Records from a collection:

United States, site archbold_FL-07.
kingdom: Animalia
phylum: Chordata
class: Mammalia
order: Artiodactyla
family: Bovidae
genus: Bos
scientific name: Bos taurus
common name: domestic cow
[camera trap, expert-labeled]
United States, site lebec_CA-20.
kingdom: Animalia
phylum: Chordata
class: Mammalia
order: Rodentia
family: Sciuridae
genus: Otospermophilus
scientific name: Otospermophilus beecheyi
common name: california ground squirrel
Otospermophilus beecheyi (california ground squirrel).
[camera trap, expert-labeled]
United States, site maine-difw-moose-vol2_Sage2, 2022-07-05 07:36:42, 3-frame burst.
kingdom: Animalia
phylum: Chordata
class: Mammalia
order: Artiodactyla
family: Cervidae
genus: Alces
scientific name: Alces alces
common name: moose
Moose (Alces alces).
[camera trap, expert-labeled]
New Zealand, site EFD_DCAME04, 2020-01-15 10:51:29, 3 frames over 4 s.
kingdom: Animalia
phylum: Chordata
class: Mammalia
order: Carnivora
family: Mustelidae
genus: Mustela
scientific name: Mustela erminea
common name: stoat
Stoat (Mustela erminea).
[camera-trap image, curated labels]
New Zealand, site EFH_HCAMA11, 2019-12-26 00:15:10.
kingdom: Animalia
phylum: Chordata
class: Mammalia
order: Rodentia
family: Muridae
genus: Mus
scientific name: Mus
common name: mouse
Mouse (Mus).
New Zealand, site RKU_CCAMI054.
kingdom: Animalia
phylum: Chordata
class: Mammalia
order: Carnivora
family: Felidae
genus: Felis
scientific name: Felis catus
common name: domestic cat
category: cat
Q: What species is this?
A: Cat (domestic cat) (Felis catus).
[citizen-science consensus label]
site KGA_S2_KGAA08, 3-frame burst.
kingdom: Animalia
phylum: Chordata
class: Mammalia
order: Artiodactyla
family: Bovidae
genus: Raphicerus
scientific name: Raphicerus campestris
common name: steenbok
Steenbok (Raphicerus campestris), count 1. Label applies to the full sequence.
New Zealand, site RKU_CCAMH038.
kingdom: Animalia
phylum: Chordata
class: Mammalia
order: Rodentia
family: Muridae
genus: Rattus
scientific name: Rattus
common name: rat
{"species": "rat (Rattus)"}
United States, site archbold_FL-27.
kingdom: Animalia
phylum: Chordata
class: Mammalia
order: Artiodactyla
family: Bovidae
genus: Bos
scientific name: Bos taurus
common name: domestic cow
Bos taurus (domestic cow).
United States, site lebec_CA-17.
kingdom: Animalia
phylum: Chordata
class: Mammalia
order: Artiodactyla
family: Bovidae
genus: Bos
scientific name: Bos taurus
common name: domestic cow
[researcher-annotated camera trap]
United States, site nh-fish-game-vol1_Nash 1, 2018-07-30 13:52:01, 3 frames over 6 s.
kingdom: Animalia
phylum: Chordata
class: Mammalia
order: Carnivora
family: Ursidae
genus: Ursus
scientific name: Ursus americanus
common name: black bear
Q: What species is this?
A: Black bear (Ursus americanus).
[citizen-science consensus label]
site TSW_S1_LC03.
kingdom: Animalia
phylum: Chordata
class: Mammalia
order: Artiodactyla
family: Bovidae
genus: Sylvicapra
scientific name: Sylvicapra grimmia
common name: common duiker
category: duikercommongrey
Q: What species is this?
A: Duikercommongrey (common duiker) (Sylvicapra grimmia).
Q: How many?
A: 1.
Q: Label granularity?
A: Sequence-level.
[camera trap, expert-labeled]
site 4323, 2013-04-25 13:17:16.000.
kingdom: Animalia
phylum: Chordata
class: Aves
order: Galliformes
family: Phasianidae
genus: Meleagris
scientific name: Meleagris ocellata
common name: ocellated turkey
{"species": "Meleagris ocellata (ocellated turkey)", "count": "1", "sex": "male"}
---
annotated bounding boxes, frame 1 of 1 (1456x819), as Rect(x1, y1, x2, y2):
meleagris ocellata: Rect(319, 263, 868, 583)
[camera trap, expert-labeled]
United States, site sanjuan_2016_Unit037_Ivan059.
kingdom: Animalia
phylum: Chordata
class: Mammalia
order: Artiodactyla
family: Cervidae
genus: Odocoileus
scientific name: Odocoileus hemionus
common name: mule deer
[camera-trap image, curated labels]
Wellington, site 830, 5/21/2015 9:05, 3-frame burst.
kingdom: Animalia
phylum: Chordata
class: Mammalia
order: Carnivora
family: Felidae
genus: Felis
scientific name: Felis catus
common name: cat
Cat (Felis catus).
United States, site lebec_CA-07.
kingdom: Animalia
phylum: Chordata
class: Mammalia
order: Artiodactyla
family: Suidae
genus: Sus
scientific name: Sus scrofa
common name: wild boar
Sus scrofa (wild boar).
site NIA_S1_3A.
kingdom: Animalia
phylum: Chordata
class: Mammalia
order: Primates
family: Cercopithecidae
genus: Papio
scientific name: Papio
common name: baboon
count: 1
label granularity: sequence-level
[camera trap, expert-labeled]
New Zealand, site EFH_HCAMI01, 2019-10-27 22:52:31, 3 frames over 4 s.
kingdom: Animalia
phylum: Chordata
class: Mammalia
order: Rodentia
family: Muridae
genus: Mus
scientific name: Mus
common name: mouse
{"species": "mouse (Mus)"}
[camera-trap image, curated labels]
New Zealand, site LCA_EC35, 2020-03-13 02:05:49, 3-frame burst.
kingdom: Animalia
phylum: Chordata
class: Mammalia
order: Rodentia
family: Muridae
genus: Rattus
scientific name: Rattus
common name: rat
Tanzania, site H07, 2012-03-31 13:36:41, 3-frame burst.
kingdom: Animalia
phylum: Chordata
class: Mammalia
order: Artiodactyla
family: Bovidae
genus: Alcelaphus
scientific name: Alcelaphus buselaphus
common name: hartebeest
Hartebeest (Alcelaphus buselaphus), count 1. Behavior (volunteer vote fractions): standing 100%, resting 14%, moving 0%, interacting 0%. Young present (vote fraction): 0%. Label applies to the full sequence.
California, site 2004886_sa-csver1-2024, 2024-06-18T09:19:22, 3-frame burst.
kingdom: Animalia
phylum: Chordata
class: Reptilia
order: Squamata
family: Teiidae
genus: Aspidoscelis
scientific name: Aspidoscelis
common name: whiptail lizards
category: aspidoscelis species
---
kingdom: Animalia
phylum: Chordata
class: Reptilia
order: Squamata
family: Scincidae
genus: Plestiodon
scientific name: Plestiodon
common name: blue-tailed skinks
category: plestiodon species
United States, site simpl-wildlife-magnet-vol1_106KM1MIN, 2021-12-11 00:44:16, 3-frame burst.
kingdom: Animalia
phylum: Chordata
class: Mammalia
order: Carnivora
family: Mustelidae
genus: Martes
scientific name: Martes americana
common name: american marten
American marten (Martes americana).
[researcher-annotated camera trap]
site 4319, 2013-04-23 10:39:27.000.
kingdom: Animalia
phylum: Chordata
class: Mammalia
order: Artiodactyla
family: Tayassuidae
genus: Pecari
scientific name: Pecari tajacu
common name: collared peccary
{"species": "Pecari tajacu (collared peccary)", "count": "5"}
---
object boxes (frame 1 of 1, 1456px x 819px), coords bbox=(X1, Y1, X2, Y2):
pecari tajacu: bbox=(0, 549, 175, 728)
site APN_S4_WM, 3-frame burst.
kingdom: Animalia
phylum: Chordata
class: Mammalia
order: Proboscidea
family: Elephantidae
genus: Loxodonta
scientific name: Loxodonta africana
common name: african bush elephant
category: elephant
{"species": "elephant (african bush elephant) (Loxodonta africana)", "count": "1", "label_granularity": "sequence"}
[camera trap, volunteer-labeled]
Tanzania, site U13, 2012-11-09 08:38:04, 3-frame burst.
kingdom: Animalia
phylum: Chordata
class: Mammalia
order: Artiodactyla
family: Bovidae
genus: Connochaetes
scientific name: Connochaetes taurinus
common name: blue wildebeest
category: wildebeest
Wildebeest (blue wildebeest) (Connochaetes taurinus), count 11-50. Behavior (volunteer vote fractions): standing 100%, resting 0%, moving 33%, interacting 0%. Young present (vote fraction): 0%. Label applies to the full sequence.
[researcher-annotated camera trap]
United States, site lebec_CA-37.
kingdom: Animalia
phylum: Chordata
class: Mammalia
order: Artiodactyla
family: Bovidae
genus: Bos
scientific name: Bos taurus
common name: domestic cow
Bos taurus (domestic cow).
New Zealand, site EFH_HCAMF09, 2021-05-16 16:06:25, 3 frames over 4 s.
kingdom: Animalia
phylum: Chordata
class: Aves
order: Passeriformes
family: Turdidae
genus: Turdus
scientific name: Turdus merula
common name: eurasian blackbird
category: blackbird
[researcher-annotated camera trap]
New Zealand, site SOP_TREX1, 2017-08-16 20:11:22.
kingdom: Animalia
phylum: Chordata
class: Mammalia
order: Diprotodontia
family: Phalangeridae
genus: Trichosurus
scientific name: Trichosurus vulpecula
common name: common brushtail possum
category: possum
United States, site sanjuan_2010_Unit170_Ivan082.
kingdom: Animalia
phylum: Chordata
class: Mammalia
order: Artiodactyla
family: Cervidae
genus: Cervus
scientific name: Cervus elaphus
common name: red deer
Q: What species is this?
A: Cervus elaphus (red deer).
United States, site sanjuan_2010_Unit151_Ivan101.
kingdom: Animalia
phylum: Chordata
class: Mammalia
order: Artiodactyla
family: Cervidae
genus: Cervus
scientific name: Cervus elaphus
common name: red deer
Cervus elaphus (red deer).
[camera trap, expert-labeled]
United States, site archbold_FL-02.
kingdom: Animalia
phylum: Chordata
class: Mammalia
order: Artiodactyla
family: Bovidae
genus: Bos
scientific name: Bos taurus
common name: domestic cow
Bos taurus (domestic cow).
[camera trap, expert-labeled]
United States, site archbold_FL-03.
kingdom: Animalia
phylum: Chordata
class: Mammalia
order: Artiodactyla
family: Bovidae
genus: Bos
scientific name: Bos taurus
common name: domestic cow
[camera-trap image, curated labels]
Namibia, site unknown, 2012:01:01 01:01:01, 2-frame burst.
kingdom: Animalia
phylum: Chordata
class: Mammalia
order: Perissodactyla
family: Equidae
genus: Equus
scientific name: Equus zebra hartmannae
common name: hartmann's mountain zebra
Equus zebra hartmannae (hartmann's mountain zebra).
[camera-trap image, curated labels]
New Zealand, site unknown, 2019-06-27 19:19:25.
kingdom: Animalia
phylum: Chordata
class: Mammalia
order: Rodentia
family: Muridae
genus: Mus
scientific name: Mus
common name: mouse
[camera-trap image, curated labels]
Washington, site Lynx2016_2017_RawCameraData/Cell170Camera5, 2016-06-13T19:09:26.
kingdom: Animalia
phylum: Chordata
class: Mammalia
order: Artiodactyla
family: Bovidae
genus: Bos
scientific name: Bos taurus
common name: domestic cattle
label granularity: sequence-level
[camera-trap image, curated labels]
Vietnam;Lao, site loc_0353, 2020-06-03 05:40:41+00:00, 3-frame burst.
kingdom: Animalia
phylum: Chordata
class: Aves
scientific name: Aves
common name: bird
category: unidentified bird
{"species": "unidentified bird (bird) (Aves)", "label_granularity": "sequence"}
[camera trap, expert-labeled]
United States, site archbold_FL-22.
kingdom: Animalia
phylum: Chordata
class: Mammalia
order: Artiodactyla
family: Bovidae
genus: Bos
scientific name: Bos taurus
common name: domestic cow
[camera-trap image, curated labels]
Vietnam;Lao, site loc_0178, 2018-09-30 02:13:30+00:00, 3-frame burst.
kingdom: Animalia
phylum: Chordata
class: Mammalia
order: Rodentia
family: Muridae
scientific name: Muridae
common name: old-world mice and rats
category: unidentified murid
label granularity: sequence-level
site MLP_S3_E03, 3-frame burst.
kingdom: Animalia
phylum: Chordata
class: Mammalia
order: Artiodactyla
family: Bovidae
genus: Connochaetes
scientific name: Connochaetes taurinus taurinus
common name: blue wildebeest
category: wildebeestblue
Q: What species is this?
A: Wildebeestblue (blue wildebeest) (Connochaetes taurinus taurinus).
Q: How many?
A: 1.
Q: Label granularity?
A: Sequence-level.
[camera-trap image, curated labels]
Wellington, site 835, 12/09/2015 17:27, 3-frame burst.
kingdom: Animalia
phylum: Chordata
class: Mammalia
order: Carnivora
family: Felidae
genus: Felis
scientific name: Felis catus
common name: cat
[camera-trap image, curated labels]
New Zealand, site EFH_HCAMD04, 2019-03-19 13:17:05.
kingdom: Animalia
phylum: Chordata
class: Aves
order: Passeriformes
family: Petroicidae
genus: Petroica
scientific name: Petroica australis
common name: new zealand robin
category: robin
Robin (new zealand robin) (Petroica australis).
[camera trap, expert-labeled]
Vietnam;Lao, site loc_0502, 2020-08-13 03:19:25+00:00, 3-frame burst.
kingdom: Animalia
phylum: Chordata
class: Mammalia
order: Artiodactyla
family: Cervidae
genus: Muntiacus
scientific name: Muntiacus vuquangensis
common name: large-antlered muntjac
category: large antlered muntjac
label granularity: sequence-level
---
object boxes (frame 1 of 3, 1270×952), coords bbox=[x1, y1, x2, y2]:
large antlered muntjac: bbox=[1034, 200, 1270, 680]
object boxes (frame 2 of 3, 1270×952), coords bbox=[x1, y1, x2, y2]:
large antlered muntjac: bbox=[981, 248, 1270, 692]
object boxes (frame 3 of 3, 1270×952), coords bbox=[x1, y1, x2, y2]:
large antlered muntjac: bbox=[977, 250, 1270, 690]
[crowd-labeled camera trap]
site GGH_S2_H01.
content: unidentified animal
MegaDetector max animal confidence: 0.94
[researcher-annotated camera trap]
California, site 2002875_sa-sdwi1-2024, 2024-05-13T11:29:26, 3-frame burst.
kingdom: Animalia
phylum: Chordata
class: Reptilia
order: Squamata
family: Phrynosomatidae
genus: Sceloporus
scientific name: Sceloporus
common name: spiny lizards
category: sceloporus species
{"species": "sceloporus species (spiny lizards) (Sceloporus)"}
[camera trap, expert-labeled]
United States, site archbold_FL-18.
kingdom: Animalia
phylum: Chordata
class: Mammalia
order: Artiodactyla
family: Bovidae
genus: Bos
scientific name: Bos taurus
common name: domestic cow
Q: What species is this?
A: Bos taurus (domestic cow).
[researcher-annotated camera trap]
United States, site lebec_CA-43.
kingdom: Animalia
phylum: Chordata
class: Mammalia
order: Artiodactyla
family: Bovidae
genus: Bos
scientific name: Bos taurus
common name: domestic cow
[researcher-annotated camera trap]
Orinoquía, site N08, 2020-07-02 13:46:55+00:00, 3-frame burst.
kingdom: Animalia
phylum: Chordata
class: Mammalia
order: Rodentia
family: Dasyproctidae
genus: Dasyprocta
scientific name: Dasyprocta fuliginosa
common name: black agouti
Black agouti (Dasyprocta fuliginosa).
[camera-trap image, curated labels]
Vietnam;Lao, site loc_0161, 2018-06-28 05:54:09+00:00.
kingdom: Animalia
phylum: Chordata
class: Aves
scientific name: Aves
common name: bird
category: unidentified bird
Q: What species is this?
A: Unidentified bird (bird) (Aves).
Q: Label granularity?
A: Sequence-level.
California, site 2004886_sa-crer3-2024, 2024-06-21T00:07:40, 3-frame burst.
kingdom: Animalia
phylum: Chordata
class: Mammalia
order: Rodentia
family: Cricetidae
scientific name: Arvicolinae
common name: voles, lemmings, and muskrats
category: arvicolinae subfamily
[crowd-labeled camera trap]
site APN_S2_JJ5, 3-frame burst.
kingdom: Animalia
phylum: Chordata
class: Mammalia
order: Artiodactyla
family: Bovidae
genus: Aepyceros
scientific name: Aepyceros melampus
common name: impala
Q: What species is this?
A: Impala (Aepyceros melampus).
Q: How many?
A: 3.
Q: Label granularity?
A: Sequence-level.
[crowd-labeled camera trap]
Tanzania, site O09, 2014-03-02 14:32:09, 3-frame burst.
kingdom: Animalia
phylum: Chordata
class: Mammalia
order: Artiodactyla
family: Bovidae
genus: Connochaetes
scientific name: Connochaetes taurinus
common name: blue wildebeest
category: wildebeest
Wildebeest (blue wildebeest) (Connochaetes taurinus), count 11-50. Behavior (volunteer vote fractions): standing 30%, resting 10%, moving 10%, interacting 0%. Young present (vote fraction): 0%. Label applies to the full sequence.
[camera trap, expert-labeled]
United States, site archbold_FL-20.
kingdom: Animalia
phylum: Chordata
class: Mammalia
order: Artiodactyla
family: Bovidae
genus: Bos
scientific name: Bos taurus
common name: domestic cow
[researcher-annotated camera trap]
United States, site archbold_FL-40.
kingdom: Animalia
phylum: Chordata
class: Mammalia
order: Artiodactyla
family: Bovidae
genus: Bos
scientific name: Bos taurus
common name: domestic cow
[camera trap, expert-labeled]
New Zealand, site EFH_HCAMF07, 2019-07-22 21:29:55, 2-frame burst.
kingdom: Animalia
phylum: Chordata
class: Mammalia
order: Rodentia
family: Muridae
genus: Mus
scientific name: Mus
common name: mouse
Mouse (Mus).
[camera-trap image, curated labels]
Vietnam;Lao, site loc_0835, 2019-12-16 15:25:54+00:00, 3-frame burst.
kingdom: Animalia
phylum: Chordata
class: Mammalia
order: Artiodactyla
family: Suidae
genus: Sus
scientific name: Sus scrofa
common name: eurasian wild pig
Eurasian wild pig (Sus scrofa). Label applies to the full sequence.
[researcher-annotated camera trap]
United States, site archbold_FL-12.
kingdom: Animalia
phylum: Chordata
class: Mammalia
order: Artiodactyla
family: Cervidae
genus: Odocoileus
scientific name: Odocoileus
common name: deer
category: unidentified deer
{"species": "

▶ _Task description_: Note each line above that contains "frames" and copy it out.

▶ _Written response_:
New Zealand, site EFD_DCAME04, 2020-01-15 10:51:29, 3 frames over 4 s.
United States, site nh-fish-game-vol1_Nash 1, 2018-07-30 13:52:01, 3 frames over 6 s.
New Zealand, site EFH_HCAMI01, 2019-10-27 22:52:31, 3 frames over 4 s.
New Zealand, site EFH_HCAMF09, 2021-05-16 16:06:25, 3 frames over 4 s.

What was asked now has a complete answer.